## AIM OF THE EXERCISE
For this exercise, retype each line of the material below verbatim and omit any picture.

## EXCERPTED DATA
━━━━━━━━━━━━━━━━━━━━━━━━━━━━━━
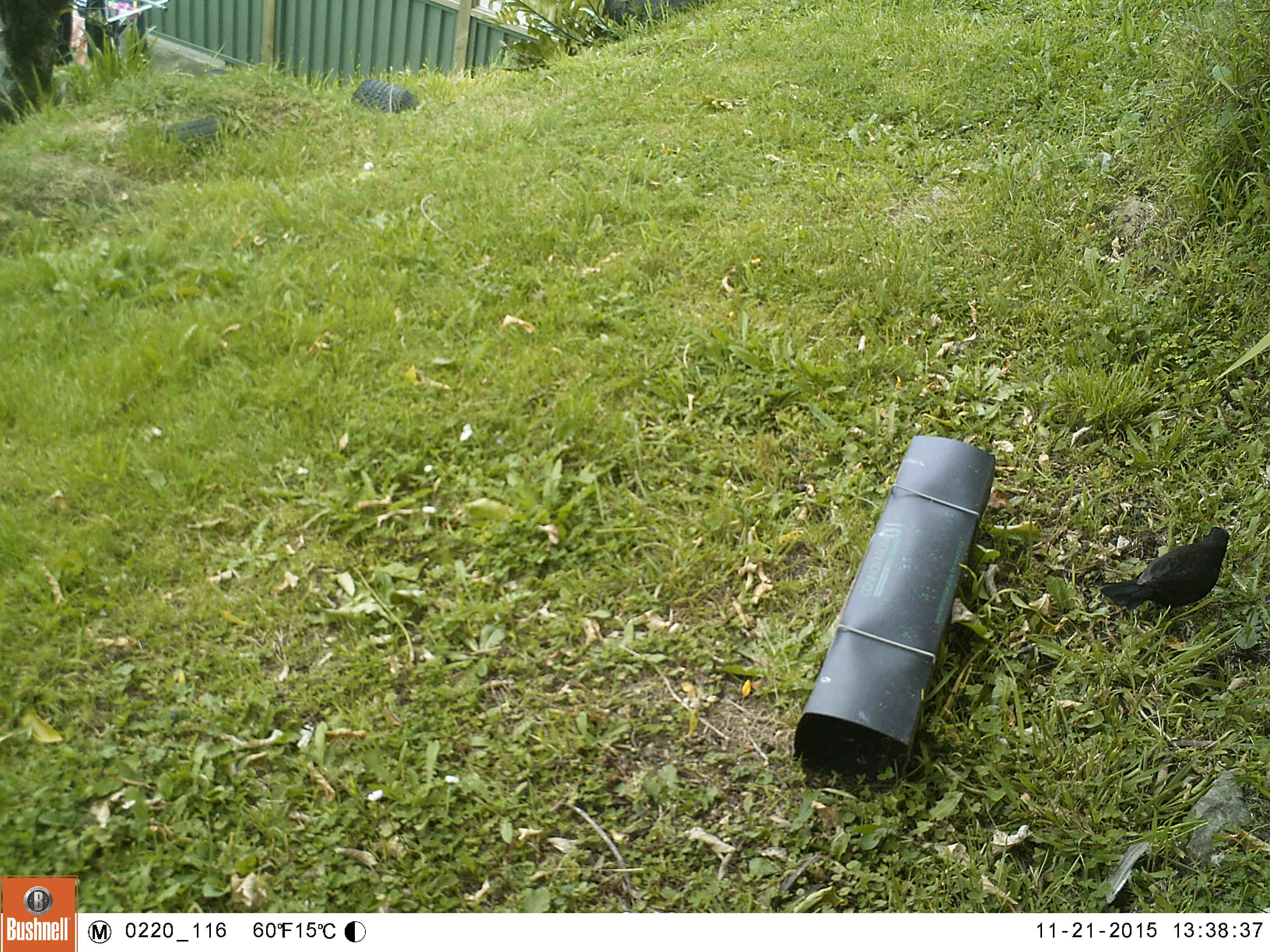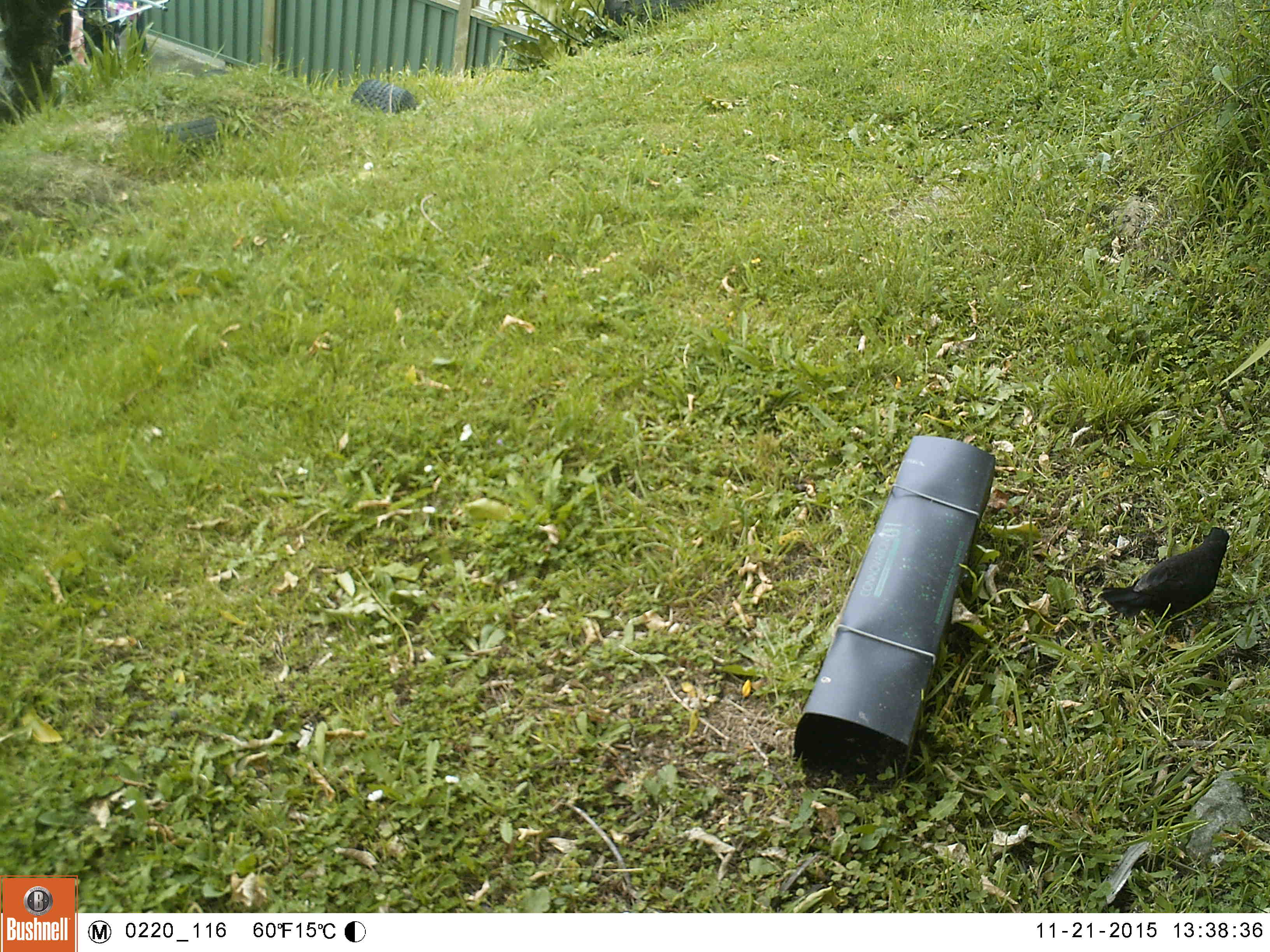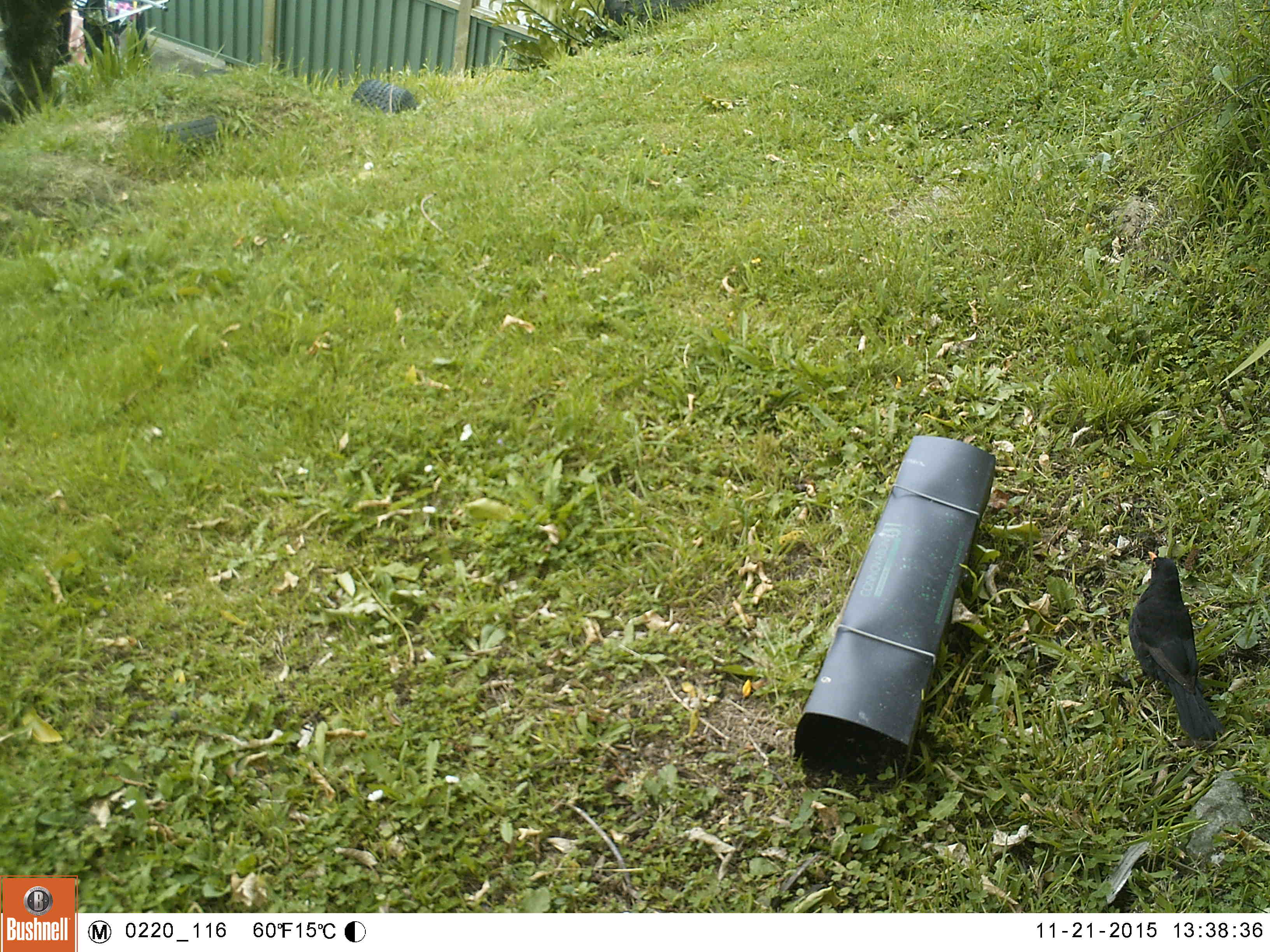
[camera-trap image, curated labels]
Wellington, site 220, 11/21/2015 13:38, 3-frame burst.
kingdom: Animalia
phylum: Chordata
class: Aves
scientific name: Aves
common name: bird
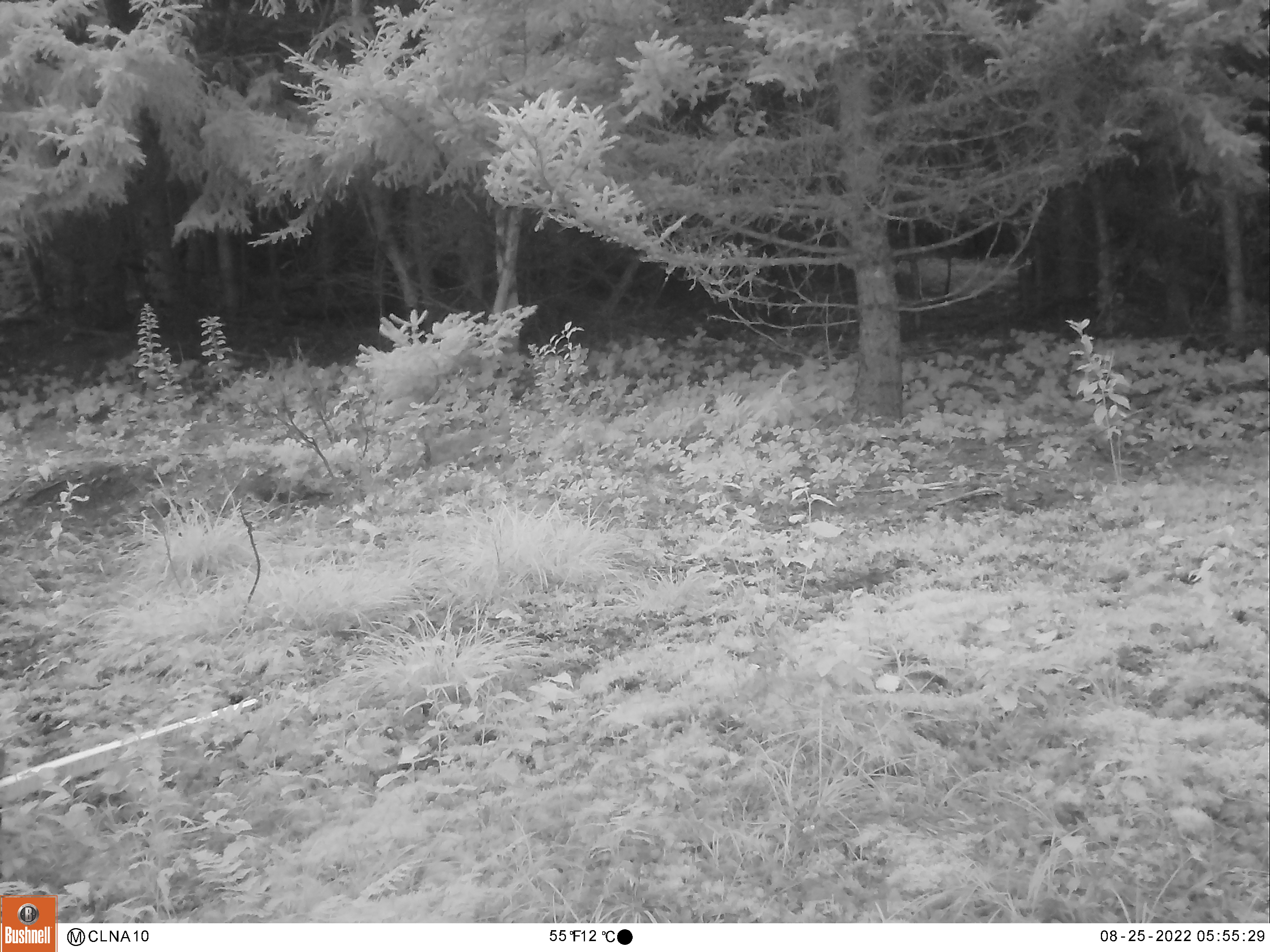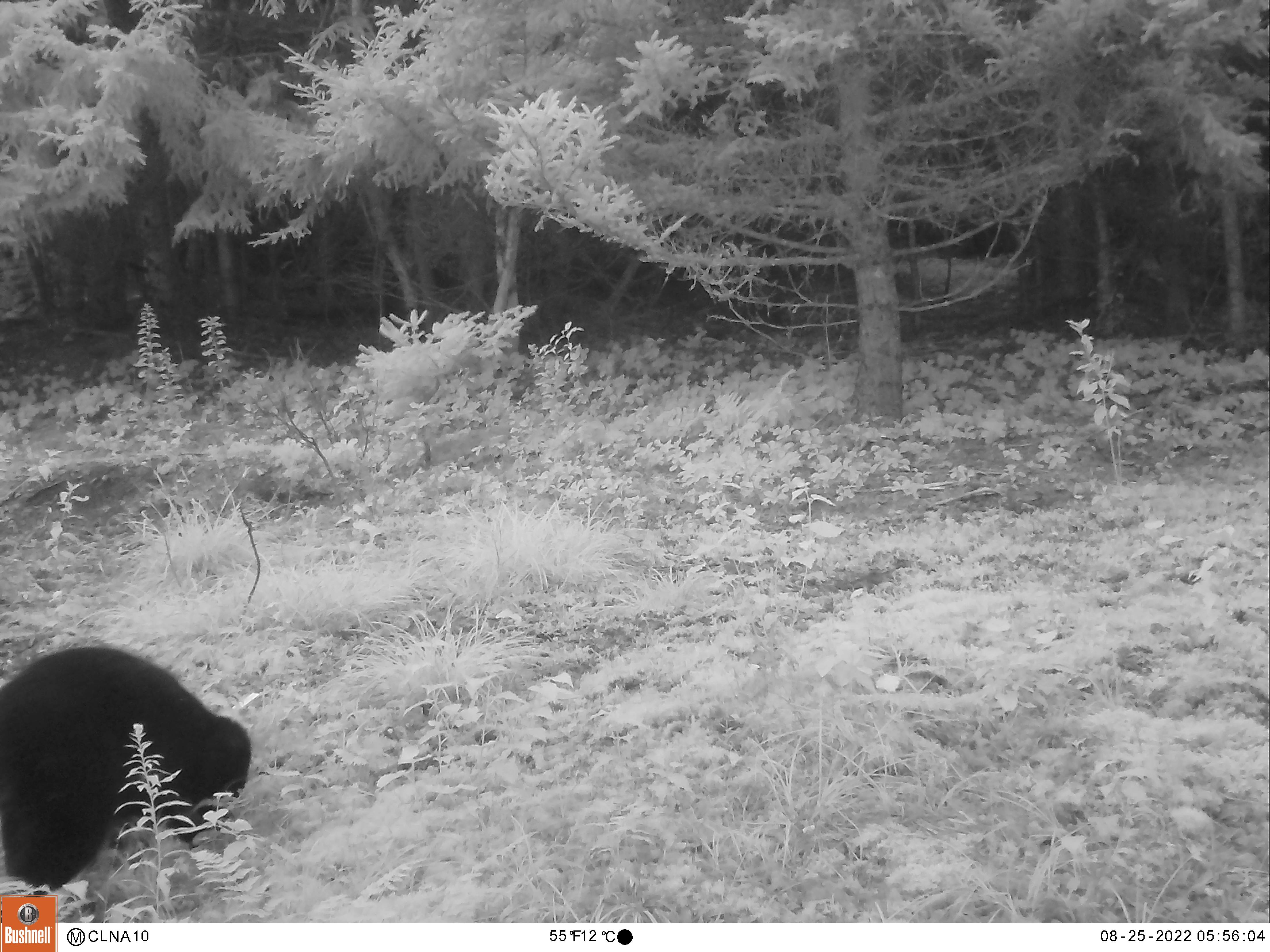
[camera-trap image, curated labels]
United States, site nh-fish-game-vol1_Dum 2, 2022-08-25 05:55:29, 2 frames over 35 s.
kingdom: Animalia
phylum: Chordata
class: Mammalia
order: Carnivora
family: Ursidae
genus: Ursus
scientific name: Ursus americanus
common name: black bear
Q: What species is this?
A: Black bear (Ursus americanus).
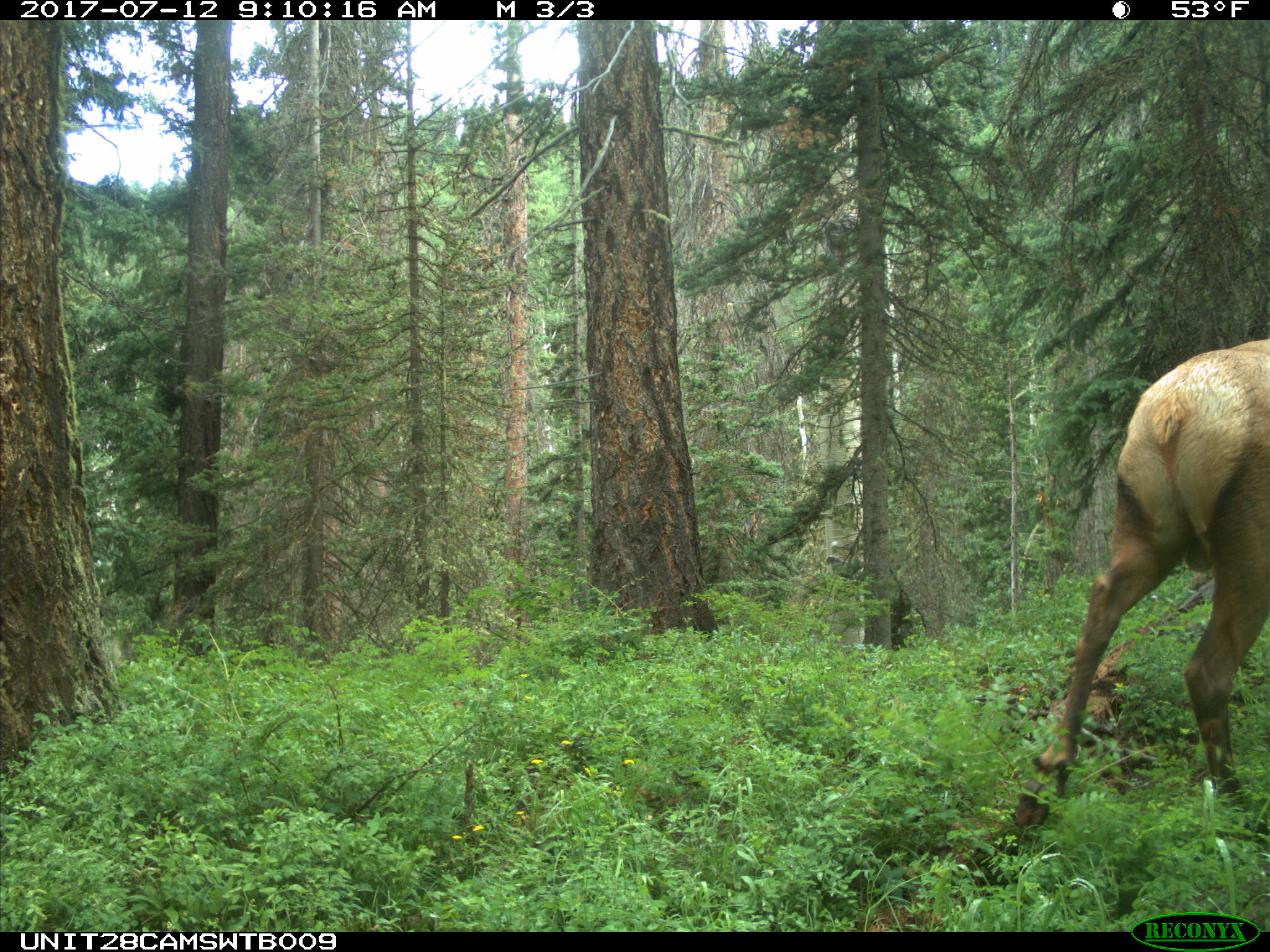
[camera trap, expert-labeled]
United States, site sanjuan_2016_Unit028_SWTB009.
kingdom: Animalia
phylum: Chordata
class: Mammalia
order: Artiodactyla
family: Cervidae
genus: Cervus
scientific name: Cervus elaphus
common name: red deer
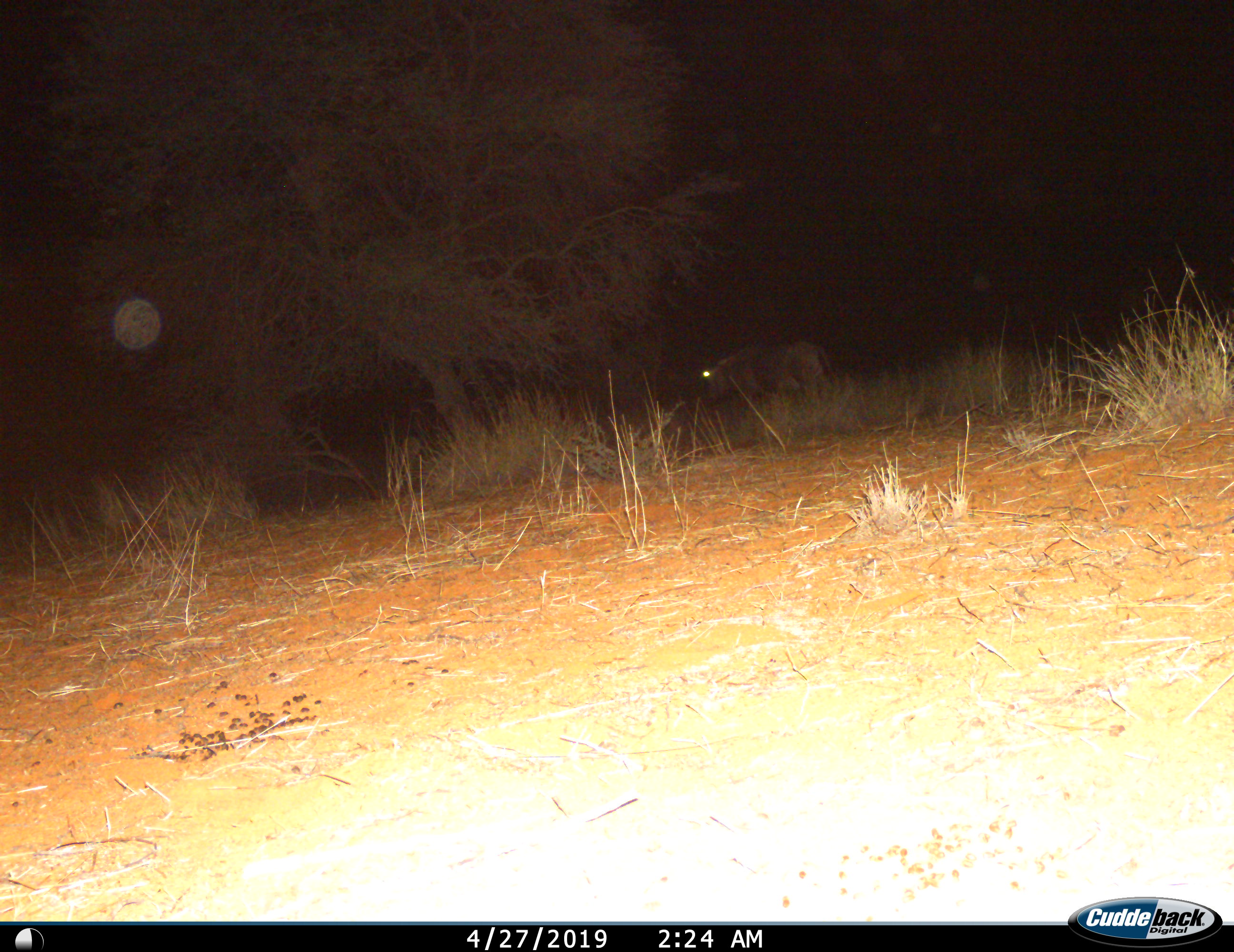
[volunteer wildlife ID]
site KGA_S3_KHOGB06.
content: unidentified animal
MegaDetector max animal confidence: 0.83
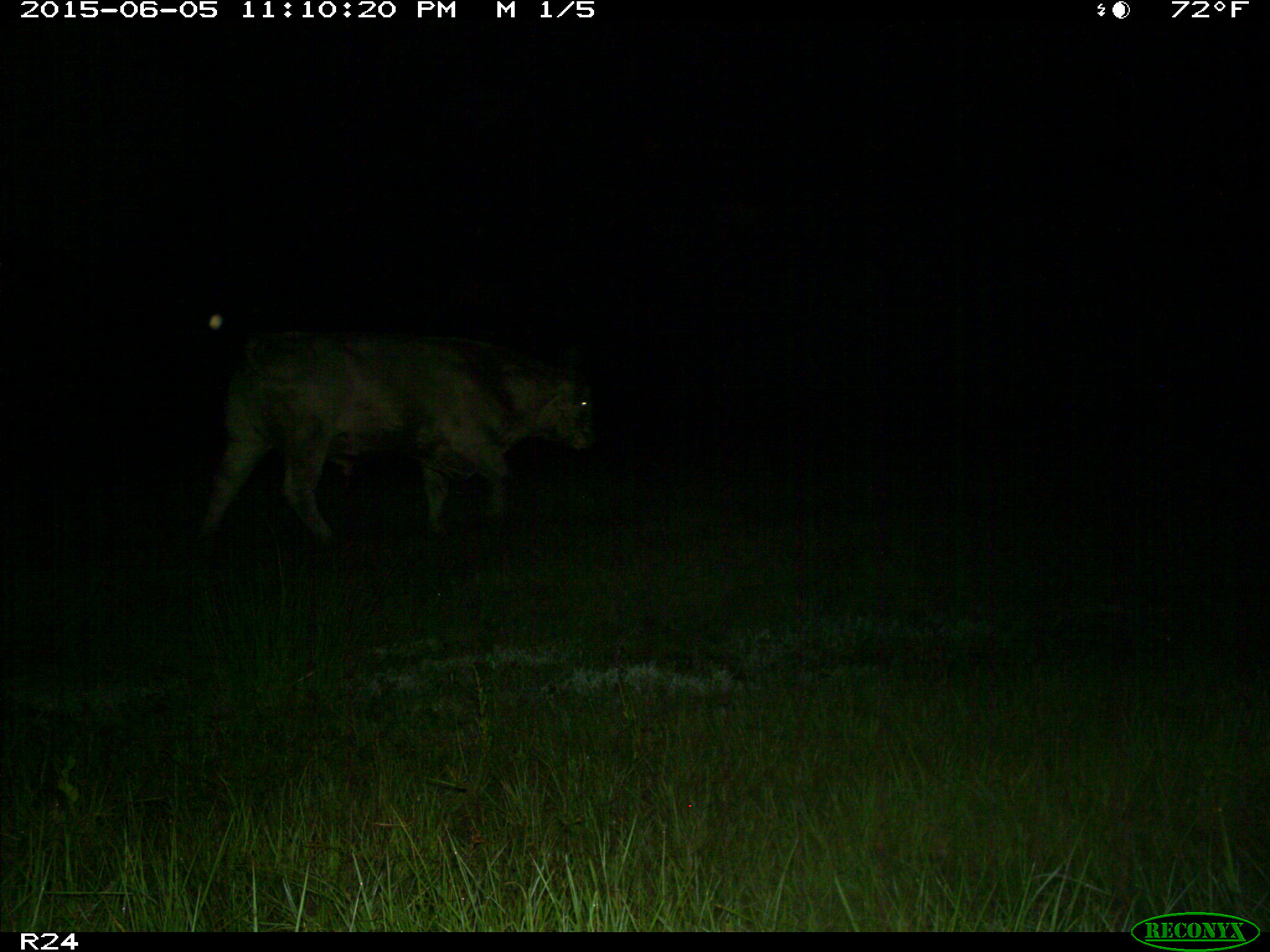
━━━━━━━━━━━━━━━━━━━━━━━━━━━━━━
## SOLVED PROBLEM
[camera-trap image, curated labels]
Wellington, site 220, 11/21/2015 13:38, 3-frame burst.
kingdom: Animalia
phylum: Chordata
class: Aves
scientific name: Aves
common name: bird
[camera-trap image, curated labels]
United States, site nh-fish-game-vol1_Dum 2, 2022-08-25 05:55:29, 2 frames over 35 s.
kingdom: Animalia
phylum: Chordata
class: Mammalia
order: Carnivora
family: Ursidae
genus: Ursus
scientific name: Ursus americanus
common name: black bear
Q: What species is this?
A: Black bear (Ursus americanus).
[camera trap, expert-labeled]
United States, site sanjuan_2016_Unit028_SWTB009.
kingdom: Animalia
phylum: Chordata
class: Mammalia
order: Artiodactyla
family: Cervidae
genus: Cervus
scientific name: Cervus elaphus
common name: red deer
[volunteer wildlife ID]
site KGA_S3_KHOGB06.
content: unidentified animal
MegaDetector max animal confidence: 0.83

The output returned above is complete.